Short exercise: Output every line of the records below word for word, omitting the pictures.

Questions about scenes shown in pictures
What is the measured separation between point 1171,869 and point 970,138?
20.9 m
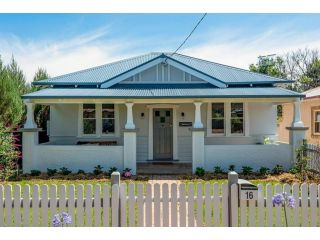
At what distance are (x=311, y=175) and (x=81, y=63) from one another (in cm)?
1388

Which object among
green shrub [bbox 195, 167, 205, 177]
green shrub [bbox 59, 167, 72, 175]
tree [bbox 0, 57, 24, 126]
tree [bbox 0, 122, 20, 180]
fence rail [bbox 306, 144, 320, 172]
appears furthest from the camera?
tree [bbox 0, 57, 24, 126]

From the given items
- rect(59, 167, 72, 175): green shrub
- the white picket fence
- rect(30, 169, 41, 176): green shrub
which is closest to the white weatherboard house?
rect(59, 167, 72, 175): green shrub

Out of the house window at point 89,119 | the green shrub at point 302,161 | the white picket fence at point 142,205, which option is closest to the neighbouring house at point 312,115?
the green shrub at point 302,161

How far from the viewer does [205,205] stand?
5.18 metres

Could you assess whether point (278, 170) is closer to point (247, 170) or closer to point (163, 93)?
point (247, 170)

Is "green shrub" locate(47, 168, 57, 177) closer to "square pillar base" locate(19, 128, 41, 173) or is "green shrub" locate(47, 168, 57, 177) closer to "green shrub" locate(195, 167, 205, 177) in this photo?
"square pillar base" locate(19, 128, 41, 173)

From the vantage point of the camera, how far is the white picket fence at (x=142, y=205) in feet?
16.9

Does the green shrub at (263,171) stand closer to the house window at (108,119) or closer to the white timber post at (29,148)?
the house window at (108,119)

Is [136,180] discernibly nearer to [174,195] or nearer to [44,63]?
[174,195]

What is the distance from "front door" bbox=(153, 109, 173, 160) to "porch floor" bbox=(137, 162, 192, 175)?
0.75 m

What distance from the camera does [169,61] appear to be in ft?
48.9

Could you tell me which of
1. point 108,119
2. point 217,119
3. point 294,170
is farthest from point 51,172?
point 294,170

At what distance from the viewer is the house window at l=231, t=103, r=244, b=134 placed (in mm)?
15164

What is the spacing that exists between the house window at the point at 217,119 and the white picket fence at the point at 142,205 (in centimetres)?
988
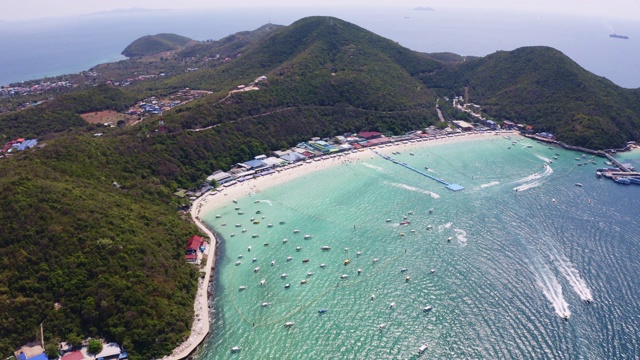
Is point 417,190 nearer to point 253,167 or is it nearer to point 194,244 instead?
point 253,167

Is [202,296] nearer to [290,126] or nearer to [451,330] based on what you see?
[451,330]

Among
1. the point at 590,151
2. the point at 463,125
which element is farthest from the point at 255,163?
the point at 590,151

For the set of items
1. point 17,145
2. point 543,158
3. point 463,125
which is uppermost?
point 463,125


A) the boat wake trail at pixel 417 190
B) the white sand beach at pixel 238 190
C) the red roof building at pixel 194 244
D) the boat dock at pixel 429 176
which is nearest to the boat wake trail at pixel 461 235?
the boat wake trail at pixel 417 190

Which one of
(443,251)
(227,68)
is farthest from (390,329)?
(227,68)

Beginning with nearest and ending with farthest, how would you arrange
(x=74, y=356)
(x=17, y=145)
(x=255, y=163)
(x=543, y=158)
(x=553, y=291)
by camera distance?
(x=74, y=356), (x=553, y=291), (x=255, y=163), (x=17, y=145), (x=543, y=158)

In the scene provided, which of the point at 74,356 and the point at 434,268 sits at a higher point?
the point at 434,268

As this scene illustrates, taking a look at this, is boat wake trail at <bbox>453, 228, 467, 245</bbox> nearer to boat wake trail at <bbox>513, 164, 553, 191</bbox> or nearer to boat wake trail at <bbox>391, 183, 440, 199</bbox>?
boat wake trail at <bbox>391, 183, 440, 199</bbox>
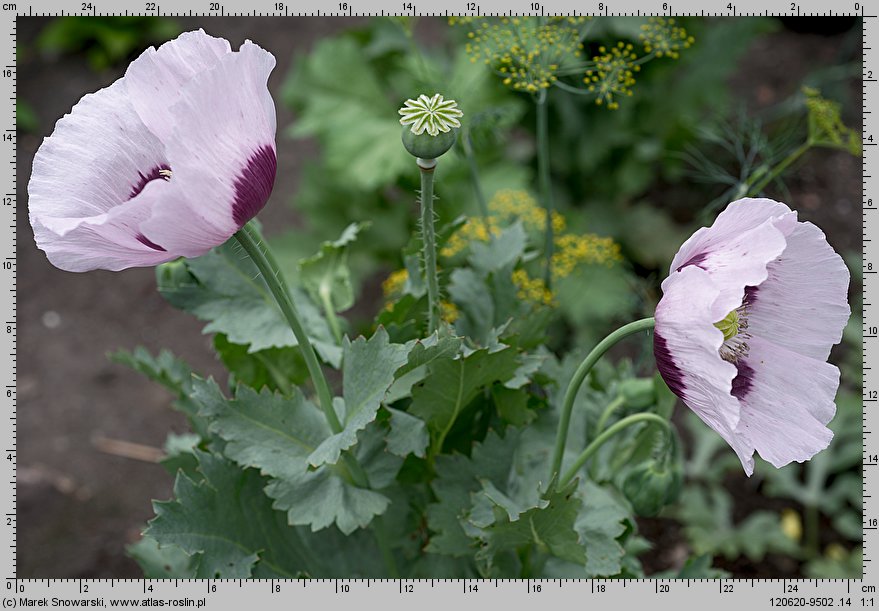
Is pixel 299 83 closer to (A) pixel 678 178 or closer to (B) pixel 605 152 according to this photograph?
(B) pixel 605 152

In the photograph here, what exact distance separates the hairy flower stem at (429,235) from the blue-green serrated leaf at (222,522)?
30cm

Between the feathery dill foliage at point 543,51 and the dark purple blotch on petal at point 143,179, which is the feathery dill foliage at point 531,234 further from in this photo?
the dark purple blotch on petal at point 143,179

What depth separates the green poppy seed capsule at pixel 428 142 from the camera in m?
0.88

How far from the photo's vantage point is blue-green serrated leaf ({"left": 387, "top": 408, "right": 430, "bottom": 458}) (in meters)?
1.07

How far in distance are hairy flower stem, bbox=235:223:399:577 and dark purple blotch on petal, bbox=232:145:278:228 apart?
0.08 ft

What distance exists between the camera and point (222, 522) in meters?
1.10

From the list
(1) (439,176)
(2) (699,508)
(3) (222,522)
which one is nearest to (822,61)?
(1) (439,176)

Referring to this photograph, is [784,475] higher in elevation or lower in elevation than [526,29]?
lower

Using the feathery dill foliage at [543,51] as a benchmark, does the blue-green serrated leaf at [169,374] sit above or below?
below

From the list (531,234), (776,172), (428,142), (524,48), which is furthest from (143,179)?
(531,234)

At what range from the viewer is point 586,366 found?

Complete answer:
What is the measured separation between point 1171,869 and point 970,138?
20.9 m
At what distance are (x=311, y=175) and (x=81, y=63) from one another (in cm)?
1388

Which object among
green shrub [bbox 195, 167, 205, 177]
green shrub [bbox 59, 167, 72, 175]
tree [bbox 0, 57, 24, 126]
tree [bbox 0, 122, 20, 180]
fence rail [bbox 306, 144, 320, 172]
appears furthest from the camera?
tree [bbox 0, 57, 24, 126]

From the given items
- rect(59, 167, 72, 175): green shrub
- the white picket fence
- rect(30, 169, 41, 176): green shrub
which is closest to the white weatherboard house?
rect(59, 167, 72, 175): green shrub

Out of the house window at point 89,119 | the green shrub at point 302,161 | the white picket fence at point 142,205, which option is closest to the neighbouring house at point 312,115?
the green shrub at point 302,161

How far from the viewer does [205,205] stand?
5.18 metres

Could you assess whether point (278, 170) is closer to point (247, 170) or closer to point (163, 93)?
point (247, 170)

Is "green shrub" locate(47, 168, 57, 177) closer to "square pillar base" locate(19, 128, 41, 173) or is "green shrub" locate(47, 168, 57, 177) closer to "green shrub" locate(195, 167, 205, 177) in this photo?
"square pillar base" locate(19, 128, 41, 173)

From the vantage point of the camera, how far is the white picket fence at (x=142, y=205) in feet?
16.9

Does the green shrub at (263,171) stand closer to the house window at (108,119) or closer to the white timber post at (29,148)?
the house window at (108,119)

Is [136,180] discernibly nearer to [174,195] or nearer to [44,63]?
[174,195]

What is the distance from "front door" bbox=(153, 109, 173, 160) to "porch floor" bbox=(137, 162, 192, 175)?
0.75 m

What distance from the camera does [169,61] appear to be in ft?
48.9

Could you tell me which of
1. point 108,119
2. point 217,119
3. point 294,170
is farthest from point 51,172?
point 294,170

At what distance from the viewer is the house window at l=231, t=103, r=244, b=134 placed (in mm)?
15164

What is the spacing that exists between the house window at the point at 217,119 and the white picket fence at the point at 142,205 (in centimetres)?
988
Is point 417,190 nearer to point 253,167 or is it nearer to point 194,244 instead?
point 253,167

Is [202,296] nearer to [290,126] or nearer to [451,330] based on what you see?
[451,330]

Among
1. the point at 590,151
2. the point at 463,125
which element is farthest from the point at 255,163?
the point at 590,151

For the set of items
1. point 17,145
2. point 543,158
3. point 463,125
which is uppermost?
point 463,125


A) the boat wake trail at pixel 417 190
B) the white sand beach at pixel 238 190
C) the red roof building at pixel 194 244
D) the boat dock at pixel 429 176
which is nearest to the boat wake trail at pixel 461 235?
the boat wake trail at pixel 417 190

Which one of
(443,251)
(227,68)
is farthest from (390,329)?
(227,68)

Beginning with nearest and ending with farthest, how would you arrange
(x=74, y=356)
(x=17, y=145)
(x=255, y=163)
(x=543, y=158)
(x=553, y=291)
by camera distance?
(x=74, y=356), (x=553, y=291), (x=255, y=163), (x=17, y=145), (x=543, y=158)

In the scene provided, which of the point at 74,356 and the point at 434,268 sits at a higher point?
the point at 434,268

As this scene illustrates, taking a look at this, is boat wake trail at <bbox>453, 228, 467, 245</bbox> nearer to boat wake trail at <bbox>513, 164, 553, 191</bbox> or nearer to boat wake trail at <bbox>391, 183, 440, 199</bbox>?
boat wake trail at <bbox>391, 183, 440, 199</bbox>
Is pixel 299 83 closer to (A) pixel 678 178 or closer to (B) pixel 605 152 according to this photograph?
(B) pixel 605 152

In the photograph here, what exact distance separates the hairy flower stem at (429,235) from the blue-green serrated leaf at (222,522)?
30cm

Between the feathery dill foliage at point 543,51 and the dark purple blotch on petal at point 143,179, which is the feathery dill foliage at point 531,234 further from in this photo?
the dark purple blotch on petal at point 143,179

What depth separates the green poppy seed capsule at pixel 428 142 from the camera in m?
0.88

How far from the photo's vantage point is blue-green serrated leaf ({"left": 387, "top": 408, "right": 430, "bottom": 458}) (in meters)?
1.07

How far in distance are hairy flower stem, bbox=235:223:399:577 and dark purple blotch on petal, bbox=232:145:278:228 apart?
0.08 ft

What distance exists between the camera and point (222, 522) in meters?
1.10

From the list
(1) (439,176)
(2) (699,508)
(3) (222,522)
which one is nearest to (822,61)?
(1) (439,176)

Referring to this photograph, is [784,475] higher in elevation or lower in elevation than [526,29]?
lower

Using the feathery dill foliage at [543,51] as a benchmark, does the blue-green serrated leaf at [169,374] sit above or below?
below

From the list (531,234), (776,172), (428,142), (524,48), which is furthest from (143,179)?
(531,234)

At what range from the viewer is point 586,366 found?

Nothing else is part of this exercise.